Il MiBACT non è (o non dovrebbe essere) un ministero ‘qualsiasi’. Fu pensato come ministero anomalo, prettamente di carattere tecnico-scientifico. Avrebbe bisogno, cioè, di funzionari preparati, capaci di operare sul campo, di attuare una tutela attiva e forme innovative di valorizzazione, di misurarsi con la pianificazione urbana e territoriale, di allestire e gestire musei vitali, di lavorare in squadra con un reale approccio organico e interdisciplinare, di sviluppare le collaborazioni, di coinvolgere le comunità locali e le forze vive della società. Non certo di persone dotate solo di capacità nozionistiche in grado di rispondere in quarantacinque minuti a ottanta domandine (mediamente trenta secondi a quiz), con la ghigliottina di -0,5 punti per una risposta sbagliata e 0 punti per una mancata risposta.

Se non si interviene sulla formazione e sul reclutamento, nessuna riforma potrà avere successo.

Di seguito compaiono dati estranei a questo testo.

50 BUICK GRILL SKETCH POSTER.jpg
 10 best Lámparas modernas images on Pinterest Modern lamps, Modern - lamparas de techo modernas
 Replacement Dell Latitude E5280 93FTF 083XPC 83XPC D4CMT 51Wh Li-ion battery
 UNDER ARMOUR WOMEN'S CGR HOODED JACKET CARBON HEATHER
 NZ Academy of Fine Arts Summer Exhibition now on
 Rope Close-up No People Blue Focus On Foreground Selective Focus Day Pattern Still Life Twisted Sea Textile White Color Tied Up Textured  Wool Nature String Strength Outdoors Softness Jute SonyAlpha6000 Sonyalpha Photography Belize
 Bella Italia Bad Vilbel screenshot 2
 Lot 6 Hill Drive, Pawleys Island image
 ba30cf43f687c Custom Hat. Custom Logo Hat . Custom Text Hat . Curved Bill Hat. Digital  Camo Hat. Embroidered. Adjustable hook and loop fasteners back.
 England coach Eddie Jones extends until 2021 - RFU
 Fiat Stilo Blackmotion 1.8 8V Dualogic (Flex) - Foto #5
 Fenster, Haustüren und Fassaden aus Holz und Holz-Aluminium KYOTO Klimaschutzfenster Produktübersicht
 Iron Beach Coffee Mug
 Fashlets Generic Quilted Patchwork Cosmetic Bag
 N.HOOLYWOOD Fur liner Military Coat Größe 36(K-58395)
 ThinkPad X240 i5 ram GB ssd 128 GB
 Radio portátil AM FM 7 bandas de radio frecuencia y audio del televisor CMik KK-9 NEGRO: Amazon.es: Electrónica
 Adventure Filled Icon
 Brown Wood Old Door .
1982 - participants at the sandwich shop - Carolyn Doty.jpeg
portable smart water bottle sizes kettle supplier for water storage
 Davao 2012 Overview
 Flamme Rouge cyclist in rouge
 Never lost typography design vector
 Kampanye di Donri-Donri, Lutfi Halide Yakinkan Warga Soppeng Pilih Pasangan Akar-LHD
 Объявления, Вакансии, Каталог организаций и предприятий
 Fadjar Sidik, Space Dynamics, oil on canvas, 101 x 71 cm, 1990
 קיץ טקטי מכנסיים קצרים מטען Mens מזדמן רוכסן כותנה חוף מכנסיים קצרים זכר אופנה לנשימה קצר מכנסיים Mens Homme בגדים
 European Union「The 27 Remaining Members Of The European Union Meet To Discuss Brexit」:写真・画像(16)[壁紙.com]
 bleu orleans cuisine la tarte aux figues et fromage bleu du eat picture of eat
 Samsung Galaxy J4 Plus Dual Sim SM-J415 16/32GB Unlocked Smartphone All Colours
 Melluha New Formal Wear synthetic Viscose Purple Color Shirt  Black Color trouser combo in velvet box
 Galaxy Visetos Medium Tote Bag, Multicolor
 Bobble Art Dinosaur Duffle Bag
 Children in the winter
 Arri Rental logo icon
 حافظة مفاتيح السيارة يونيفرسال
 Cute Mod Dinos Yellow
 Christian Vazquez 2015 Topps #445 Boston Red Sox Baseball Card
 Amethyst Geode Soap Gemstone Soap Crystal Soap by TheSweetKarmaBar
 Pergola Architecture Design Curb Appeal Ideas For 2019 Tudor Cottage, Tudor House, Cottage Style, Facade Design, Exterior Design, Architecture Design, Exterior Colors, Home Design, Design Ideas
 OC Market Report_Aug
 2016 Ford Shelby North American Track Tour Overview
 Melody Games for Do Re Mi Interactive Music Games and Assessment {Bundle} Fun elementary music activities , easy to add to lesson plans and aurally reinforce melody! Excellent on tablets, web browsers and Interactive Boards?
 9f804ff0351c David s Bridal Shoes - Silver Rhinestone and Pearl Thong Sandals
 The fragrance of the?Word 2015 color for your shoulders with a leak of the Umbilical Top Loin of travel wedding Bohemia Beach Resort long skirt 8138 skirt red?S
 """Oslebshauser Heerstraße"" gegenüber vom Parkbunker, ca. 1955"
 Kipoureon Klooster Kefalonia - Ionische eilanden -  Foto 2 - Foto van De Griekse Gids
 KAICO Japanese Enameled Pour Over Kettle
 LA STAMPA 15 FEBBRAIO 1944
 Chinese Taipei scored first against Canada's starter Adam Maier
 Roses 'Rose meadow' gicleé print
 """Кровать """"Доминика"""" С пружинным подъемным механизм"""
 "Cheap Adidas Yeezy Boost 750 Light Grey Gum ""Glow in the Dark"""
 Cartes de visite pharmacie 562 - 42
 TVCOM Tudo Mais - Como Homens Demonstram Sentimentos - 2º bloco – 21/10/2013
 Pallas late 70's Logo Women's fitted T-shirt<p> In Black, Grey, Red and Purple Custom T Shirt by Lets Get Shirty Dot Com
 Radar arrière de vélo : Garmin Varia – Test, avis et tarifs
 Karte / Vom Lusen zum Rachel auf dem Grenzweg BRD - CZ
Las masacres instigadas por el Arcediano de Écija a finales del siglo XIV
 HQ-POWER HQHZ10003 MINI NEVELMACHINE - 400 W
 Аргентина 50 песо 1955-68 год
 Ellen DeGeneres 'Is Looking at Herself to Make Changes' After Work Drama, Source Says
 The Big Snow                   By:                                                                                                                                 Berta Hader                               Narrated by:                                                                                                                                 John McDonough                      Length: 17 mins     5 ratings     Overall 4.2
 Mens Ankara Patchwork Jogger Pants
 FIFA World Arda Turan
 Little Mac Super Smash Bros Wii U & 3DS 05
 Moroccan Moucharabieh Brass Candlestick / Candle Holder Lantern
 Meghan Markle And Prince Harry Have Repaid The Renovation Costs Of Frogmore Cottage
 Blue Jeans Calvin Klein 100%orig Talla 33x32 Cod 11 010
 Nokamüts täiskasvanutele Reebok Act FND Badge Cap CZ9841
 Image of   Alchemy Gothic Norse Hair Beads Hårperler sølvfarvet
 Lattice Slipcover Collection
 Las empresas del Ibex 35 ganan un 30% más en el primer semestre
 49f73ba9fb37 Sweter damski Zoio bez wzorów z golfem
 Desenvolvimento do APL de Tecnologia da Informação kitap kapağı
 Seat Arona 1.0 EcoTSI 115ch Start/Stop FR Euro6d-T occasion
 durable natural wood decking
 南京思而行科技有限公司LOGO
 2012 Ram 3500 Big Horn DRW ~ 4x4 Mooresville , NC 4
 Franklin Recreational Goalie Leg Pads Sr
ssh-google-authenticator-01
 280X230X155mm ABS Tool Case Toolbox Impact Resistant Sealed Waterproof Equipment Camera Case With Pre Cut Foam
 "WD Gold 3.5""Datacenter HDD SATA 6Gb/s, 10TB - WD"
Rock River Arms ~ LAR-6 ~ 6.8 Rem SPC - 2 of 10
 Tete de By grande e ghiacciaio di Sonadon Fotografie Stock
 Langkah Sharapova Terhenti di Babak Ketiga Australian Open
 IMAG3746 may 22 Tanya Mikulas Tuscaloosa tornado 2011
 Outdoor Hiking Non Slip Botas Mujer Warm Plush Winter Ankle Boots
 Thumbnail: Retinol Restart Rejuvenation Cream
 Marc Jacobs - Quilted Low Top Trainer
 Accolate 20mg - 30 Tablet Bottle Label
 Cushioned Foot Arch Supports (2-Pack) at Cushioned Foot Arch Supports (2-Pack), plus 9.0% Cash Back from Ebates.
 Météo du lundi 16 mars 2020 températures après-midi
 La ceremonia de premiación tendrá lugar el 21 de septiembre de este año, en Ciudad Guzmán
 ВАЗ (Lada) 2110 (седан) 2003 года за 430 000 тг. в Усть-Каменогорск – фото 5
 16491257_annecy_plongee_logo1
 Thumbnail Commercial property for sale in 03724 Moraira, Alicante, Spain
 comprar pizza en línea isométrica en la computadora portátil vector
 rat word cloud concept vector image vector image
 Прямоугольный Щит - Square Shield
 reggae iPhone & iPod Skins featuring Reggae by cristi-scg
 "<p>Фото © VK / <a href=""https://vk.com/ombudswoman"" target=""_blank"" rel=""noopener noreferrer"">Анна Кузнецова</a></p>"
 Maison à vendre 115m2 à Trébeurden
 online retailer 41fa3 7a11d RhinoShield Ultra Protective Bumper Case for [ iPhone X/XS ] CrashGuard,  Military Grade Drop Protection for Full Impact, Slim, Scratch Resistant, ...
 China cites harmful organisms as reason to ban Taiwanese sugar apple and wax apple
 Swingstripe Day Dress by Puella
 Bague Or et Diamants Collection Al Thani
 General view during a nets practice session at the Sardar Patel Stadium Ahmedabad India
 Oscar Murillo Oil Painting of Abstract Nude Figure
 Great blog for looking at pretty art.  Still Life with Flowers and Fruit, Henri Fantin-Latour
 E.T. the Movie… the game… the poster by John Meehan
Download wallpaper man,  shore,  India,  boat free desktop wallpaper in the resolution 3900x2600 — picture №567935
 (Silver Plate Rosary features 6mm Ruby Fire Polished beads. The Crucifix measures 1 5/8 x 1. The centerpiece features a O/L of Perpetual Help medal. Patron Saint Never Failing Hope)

Da tempo sostengo l’opportunità di superare definitivamente la prassi dei mega-concorsi banditi ogni 10 anni, con migliaia di candidati, che in passato hanno determinato immissioni di massa, provocando il blocco per intere generazioni e uno scarso controllo sulle qualità individuali.

Sarebbe necessario introdurre un sistema che preveda pochi posti tutti gli anni, sulla base di una seria pianificazione.

La nuova Scuola Nazionale del Patrimonio, di recente istituzione, potrebbe svolgere nel prossimo futuro tale funzione. Sarebbe, infatti, un errore per il MiBACT inseguire il vecchio sogno di dar vita a una propria scuola autonoma, un luogo di élite, riservato a pochi mentre servirebbe un progetto comune tra MiBACT e MIUR, strettamente integrato con il percorso formativo universitario. Oltre alla formazione del personale, questa Scuola dovrebbe costituire lo strumento per un reclutamento di qualità, analogamente a quanto accade in Francia con l’Institut du Patrimoine, attraverso una sorta di corso-concorso.

Questo è un auspicio per il prossimo futuro. Per l’immediato, c’è solo da sperare che l’espletamento delle prossime prove concorsuali si caratterizzi per una qualità maggiore rispetto a quella finora dimostrata.